My very first dark sky journey to an island!
Pulau Perhentian is an island off the coast of the state of Terengganu in Malaysia. It is a quiet, serene island with an awesome night sky – you can see the Milky Way with your bare eyes! I went there with a group of stargazing enthusiasts, needless to say I had fun there – learning stuff from the more experienced ones, getting to use droll-inducing professional equipment and enjoying the starry skies with like-minded fellows :) Over ther eI took pictures of a few types : Milky Way pics, startrails, moon shots and the general island shots :D
Here are some pictures of the Milky Way, added with description. All was taken in a Canon 550D using a 18-55mm kit lens.
Milky Way with Scorpio and Sagittarius. It’s not the best shots I have, been experimenting with the color tweaking over at Digital Photo Professional and haven’t decided on which shade I like the best. The Milky Way is thickest over here as we’re facing the centre of the galaxy we’re in! 60s f/3.5 ISO 1600 guided
Left : Scorpio sinking into the horizon 25s f/3.5 ISO 1600 unguided
Right : The Summer Triangle asterism which is composed of three of the brightest stars in the summer sky – Vega of the constellation Lyra the harp on the left, Altair of I on the right, and Deneb of Cygnus the swan down below. In between is the Milky Way. 30s ISO 6400 unguided
What colour of the Milky Way do you like the best? I decided to go with a tinge of blue for this one to bring out the nebulous clouds you can see in the centre of the galaxy. You can even spot some of the star clusters in this picture! :) 65s ISO 1600 f/35 guided
Another experimental shot of the Milky Way, 302 secs ISO 400 f/3.5
Composed and stacked by successive shots of stars in the night sky, it shows the movement of the stars across the night sky and are beautiful portraits in astronomy. Here are some of my very first attempts in startrails.
Left : Scorpio setting in the west. You can faintly see the glow of the centre of the Milky Way in this startrail. There’s a meteor too in the right corner, did you spot it? :) Stack of 88 frames, 25s, f/3.5, ISO 1600.
Below : Spica and planet Saturn setting in the west. The brightest ones in the centre of the picture are Spica and Saturn of course :D
You can see that this photo sports a slight hourglass trail. This is distinctive of the equatorial region. Stack of 44 frames, 25s, f/3.5, ISO 1600.
Earthshine on 26-days old Moon
Earthshine - why is it so special? It is the light of the sun reflected from the earth and reflected from the moon back to Earth. It pretty much goes like in this diagram. That's a handful, but it's why it is so special.

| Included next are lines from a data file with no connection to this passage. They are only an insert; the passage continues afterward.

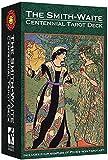 UYIDE 78 Karten Englisch Tarot, Englische Version Der Hundertjährigen Tarotkarte Originalanpassung,...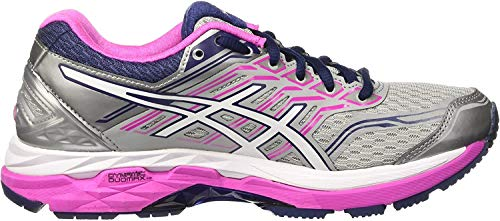 Asics Gt-2000 5, Scarpe Sportive Donna, Multicolore (Midgrey/White/Pink Glow), 44 EU
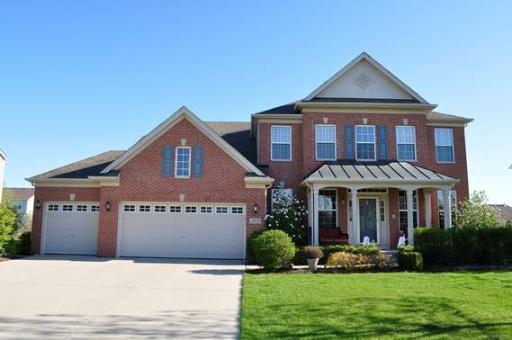 2821 Berman Road, North Aurora, IL 60542 (MLS #10339498) :: Berkshire Hathaway HomeServices Snyder Real Estate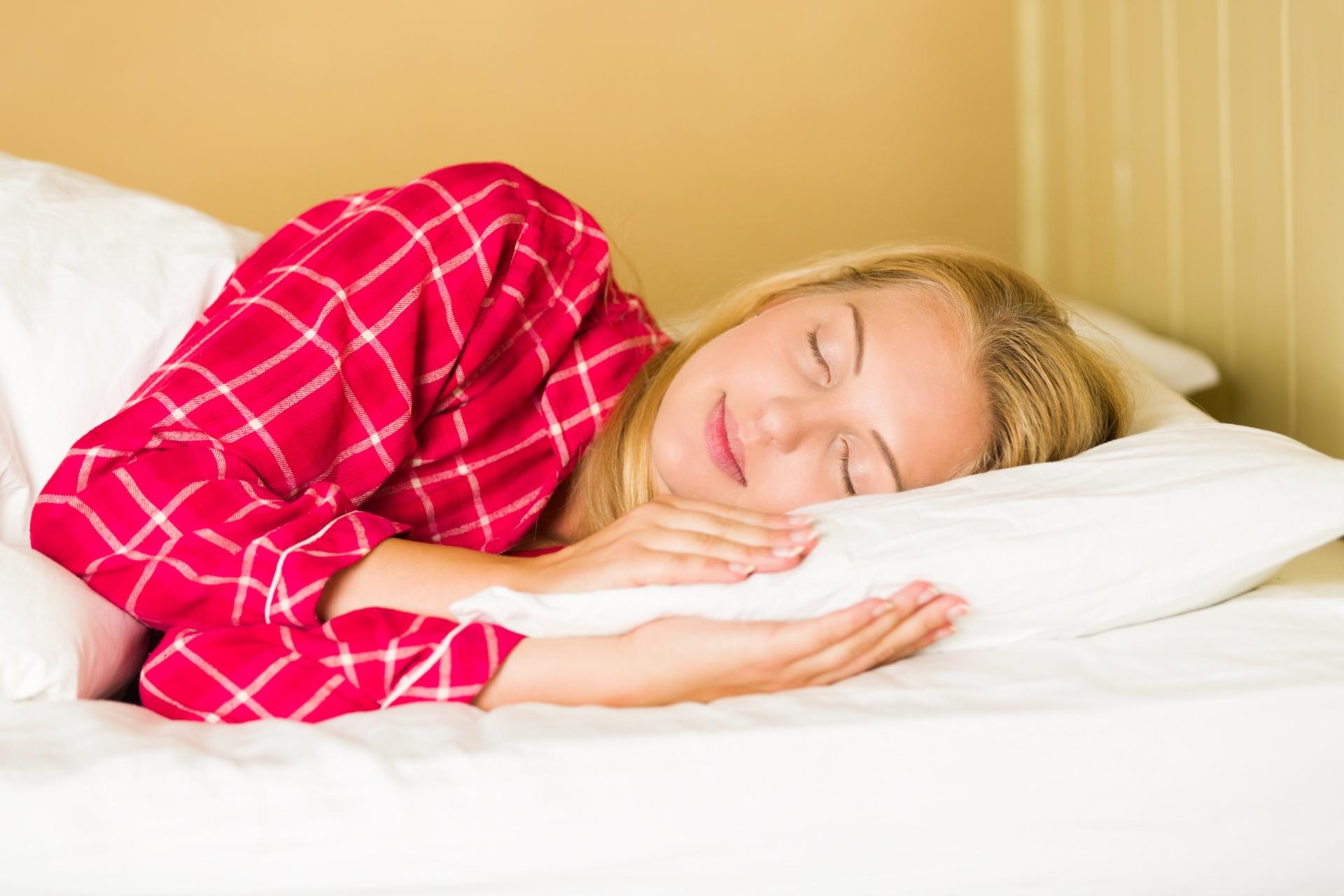 Mélatonine régulateur sommeil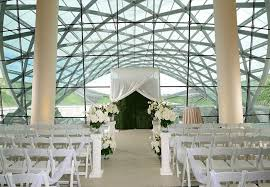 wedding venues in denver best wedding reception venues denver colorado you should choose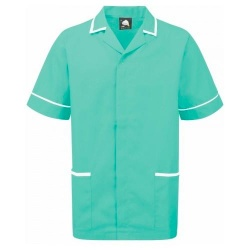 ORN Clothing Darwin 8500 Male Tunic 195gsm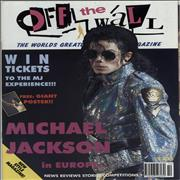 Click here for more info about 'Michael Jackson - Off The Wall - Issue 18'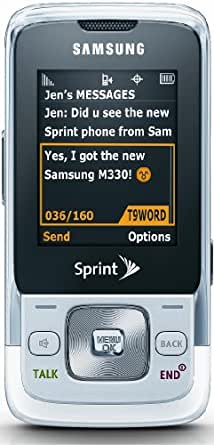 Using your phone's voice services sprint cell phone deals.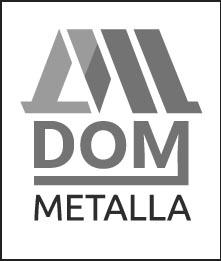 Разработка логотипа фото f_4745c5b49ea7a987.jpg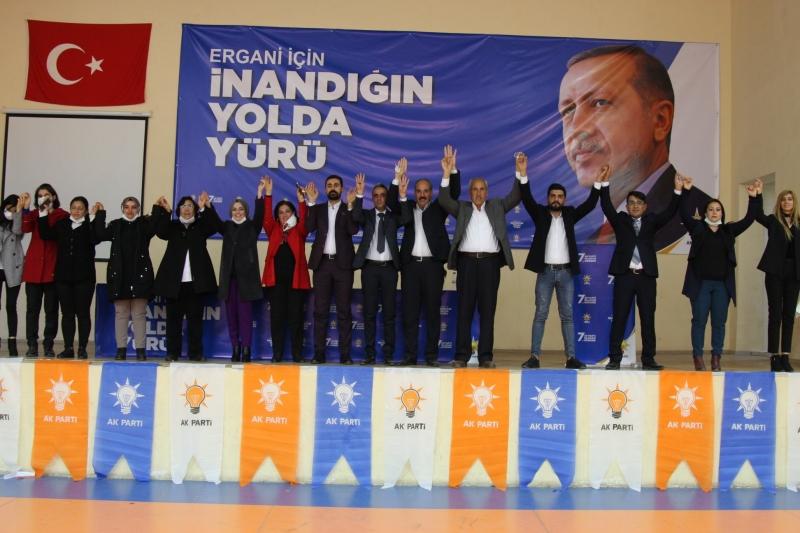 Ak Parti Ergani 7. Olağan Kongresi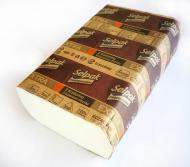 Паперові рушники Z-Z складання двошарові Selpak 200 шт/упаковка
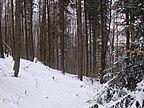 Targanice - Beskidy - Andrychów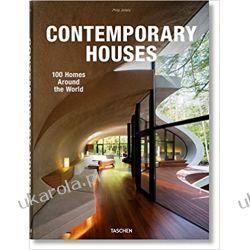 Contemporary Houses. 100 Homes Around the World Książki i Komiksy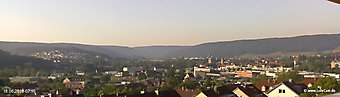 lohr-webcam-18-06-2019-07:10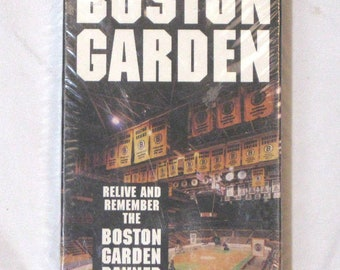 The Official History of the Boston Garden 1928 - 1995 [VHS 1994] NEW
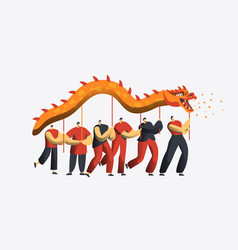chinese new year dragon dance parade asia lunar vector image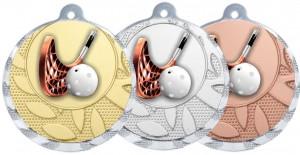 Sportovní medaile MA231 florbal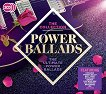 The Collection Power Ballads -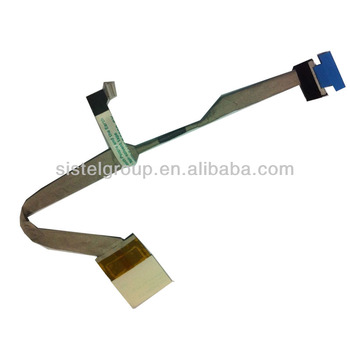 laptop lcd cable for Dell 1545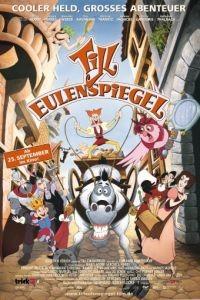 Тилль Уленшпигель / Till Eulenspiegel (2003)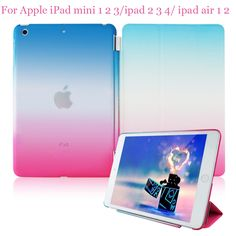 Smart cover case for ipad mini 2 3 Retina Case original flip leather cases For iPad mini 4 2 3 flip cover for ipad 2 3 4 // iPhone Covers Online //   Price: $ 13.58 & FREE Shipping  //   http://iphonecoversonline.com //   Whatsapp +918826444100    #iphonecoversonline #iphone6 #iphone5 #iphone4 #iphonecases #apple #iphonecase #iphonecovers #gadget #gadgets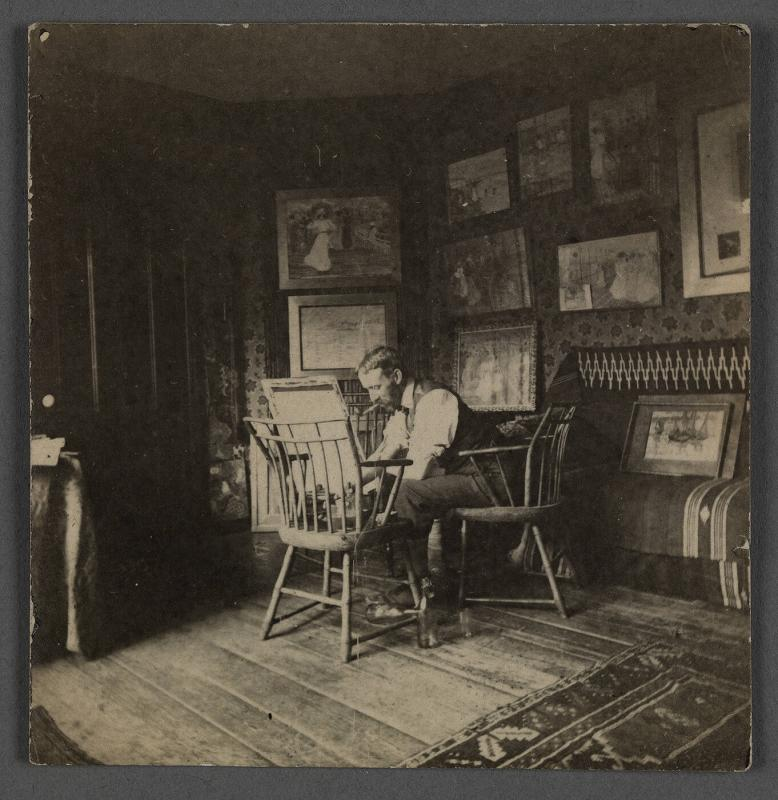 Maurice Prendergast working in studio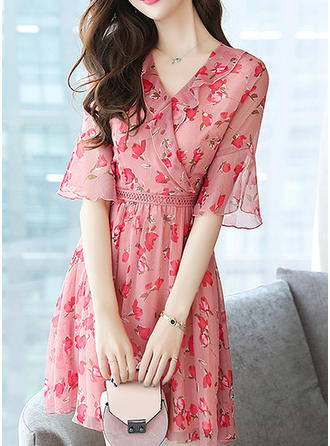 Print/Floral 1/2 Sleeves A-line Above Knee Casual Dresses
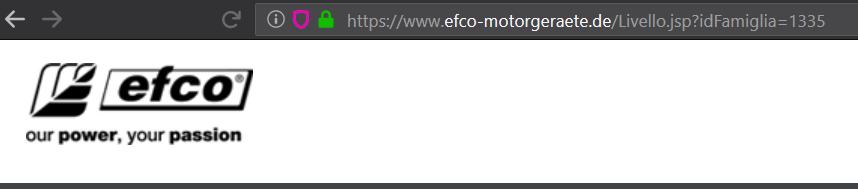 Eine Webseite die auch eine JavaServer läuft Igitt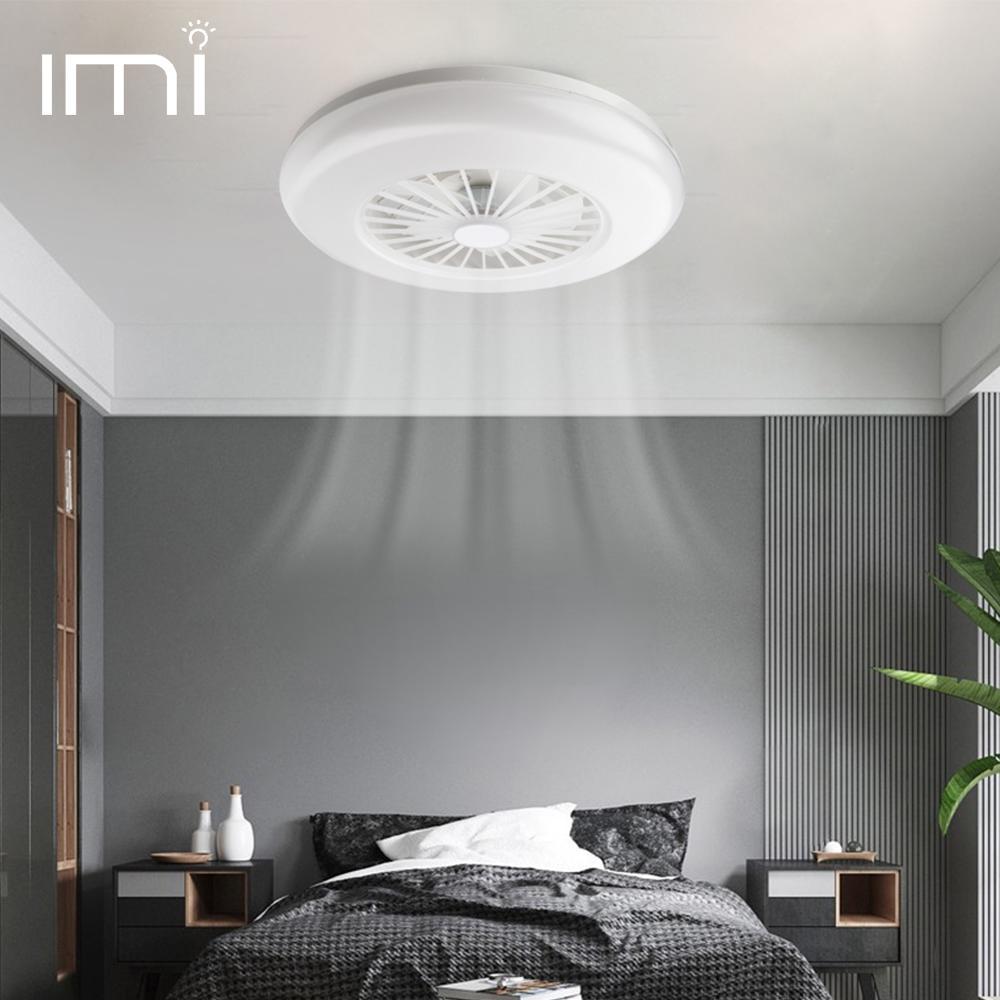 LED Ceiling Fan Light 2 in 1 E27 Vintage Home Decor Lamp 12W 24W Kitchen Dining Room Restaurant Night Market Toilet AC 12C 220V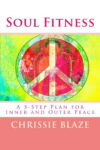 Soul_Fitness_Cover_for_Kindle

Earthshine is essentially the light of the Earth. As much as Venus, the Moon, Uranus reflects light from the sun, Earth does too! But usually we don't get to see it because we are basically standing on Earth. However one way to observe the Earth's light is by observing Earthshine during a crescent moon.
Nowadays, astronomers aim for Earthshine to study the light of the Earth, which reflects off crops and our atmospheric nitrogen, oxygen and other gassies - and use the data collected to assist them in analyzing lights from other stars to detect life on other exoplanets.
You can see the hills illuminated on the ‘earthshine-ed’ part of the Moon! :)
Other than that, we will also see the craters of the moon of course, and determine the craters on them!
The shadow of the moon now features the edges of the side of the Moon visible to us, and it's craters all the way. Now have a look at Nasmyth and Phocylides Crater. You notice that they are overlapping. Which crater was formed first? :)
When you're bored you can also start reading up on the names of the craters, which are actually names of astronomers over the centuries. For example, Aristarchus Hills is actually named after Aristarchus of Samos, a Greek astronomer that...actually... was the FIRST to present a HELIOCENTRIC model of the Solar System. Not Copernicus, but Aristarchus.
The Moon is 26 Days old. The Moon can only 'live' for 28 days so we are looking at a very 'old' moon now. On different days we can see different longitudes of the Moon. It is becuase as the Moon revolves around the Earth, the play between light and shadow illuminiates the different longitudes of the Moon. For example, notice the different craters lighted up during the 23rd and 26th day of the moon.
The trip there was fun on its own too, you can do snorkelling and diving in the Perhentian Islands as well as the islands nearby. Here are some pics of the island.
Our stuff on the trolley. The guides literally popped their eyes out seeing our mountain heap of astronomical equipment.
The jetty at Perhentian Island.
Some photos from the Island. It’s a beautiful place on its own :)
And finally, a surprise! One of the uncles who joined the trip, we call him Dr. Jeeva, gave me this rare giant binoculars, an Oberwerk 22x100! The aperture is 100mm! He said he has many equipment in his place already, he rarely use it so he gave out this along with some of his other equipment he brought to the island!
This binoculars with its 2.6 degress field of view, will be superb in viewing the Moon and clusters! It’s truly an awesome pair of binoculars!